Re: Inverse marking (was: Kijeb text uploaded)
From: | Patrick Littell <puchitao@...> |
Date: | Saturday, April 22, 2006, 3:30 |
On 4/21/06, Eldin Raigmore <eldin_raigmore@...> wrote:
> >[snip]
> >AFA I understand from Blake's book this is typical of
> >Algonquinian languages. The question is if it is *so*
> >typically Algonquinian that it is unrealistic in a
> >non-Algonquinian language?
>
> I believe there are Meso-American and South-American languages, thousands
> of miles away from Canada, that have these systems, too.
>
Yup. (see below)
> >BTW would it be unrealistic for the direct voice to
> >be unmarked?
>
> Not at all; IMO that woud be _realistic_. The Direct Voice expresses the
> expected situation (the more animate participant is the Agent, the less
> animate participant is the Patient); the Inverse Voice expresses the
> _unexpected_ situation, so it should be "marked".
> >
Indeed. It would definitely be unusual for the indirect voice to be
the unmarked one. I'd shy away from saying it would be *impossible*,
but an unmarked indirect wouldn't be something I'd expect to find.
>
> >I envisage Kijeb as something of a mixture, with both
> >Hierarchical word order and verb marking, as well as nom/acc
> >marking for animates, as well as Split-S/Fluid-S, and the
> >daughter languages (perhaps not all of them) developing
> >split ergative marking.

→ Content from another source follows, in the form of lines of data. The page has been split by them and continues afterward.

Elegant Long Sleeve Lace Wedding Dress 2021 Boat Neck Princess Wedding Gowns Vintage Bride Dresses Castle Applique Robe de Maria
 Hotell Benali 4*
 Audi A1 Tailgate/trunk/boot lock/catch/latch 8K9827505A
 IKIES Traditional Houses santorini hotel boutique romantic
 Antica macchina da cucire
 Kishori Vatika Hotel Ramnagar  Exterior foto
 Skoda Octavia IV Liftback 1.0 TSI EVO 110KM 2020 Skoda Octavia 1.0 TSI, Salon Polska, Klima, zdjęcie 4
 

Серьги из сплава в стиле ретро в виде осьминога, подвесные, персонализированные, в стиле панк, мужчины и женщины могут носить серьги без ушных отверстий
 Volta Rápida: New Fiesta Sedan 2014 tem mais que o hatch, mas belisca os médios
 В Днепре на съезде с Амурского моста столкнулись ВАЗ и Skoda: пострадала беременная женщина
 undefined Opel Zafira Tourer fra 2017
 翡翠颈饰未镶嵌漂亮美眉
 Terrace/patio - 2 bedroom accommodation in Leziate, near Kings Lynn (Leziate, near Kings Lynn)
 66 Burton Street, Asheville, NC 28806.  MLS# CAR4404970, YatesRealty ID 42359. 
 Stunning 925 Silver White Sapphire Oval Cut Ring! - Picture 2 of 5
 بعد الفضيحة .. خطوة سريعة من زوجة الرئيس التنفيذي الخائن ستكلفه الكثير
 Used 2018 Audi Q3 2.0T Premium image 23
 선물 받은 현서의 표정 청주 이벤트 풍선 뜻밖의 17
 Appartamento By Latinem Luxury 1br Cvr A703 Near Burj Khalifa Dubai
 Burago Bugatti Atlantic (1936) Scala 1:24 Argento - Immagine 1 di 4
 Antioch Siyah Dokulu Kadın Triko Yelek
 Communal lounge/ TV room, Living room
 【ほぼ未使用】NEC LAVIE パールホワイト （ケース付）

Perhaps it is altogether
> >unrealistic, or at least highly redundant, to have it all in
> >the same bag!
>
Inverse/Hierarchical and Split/Fluid-S, at least, are perfectly
compatible. Spike Gildea (1998) reconstructs an Inverse/Split-S
system for the Cariban family, similar IIRC to the one that survives
in Hixkaryana. (For those looking for word-order correlations,
Hixkaryana is OVS regardless of direct/inverse. Not unusual for a
Cariban language.) (Oh, and to be clear, what Gildea terms Inverse
might be what others term Hierarchical.)
The combination has always struck me as a priori pretty reasonable.
You have a set of agent-marking affixes if the agent is the highest in
the hierarchy, and a set of patient-marking affixes if the patient is
highest. Intransitive verb? If it's an agent, use the agent affixes;
if it's a patient, use the patient ones.
I don't recall if any of Proto-Cariban's daughters evolved into a
split ergative system, but I recall that some of them have ergative
alignment. (I can't seem to find Gildea's book tonight.) I see no
reason that it would be "unnatural" for an Inverse/Split-S agreement
system to evolve into a split-ergative agreement system. Maybe it
hasn't actually happened before, but it's not a crazy/out-there idea.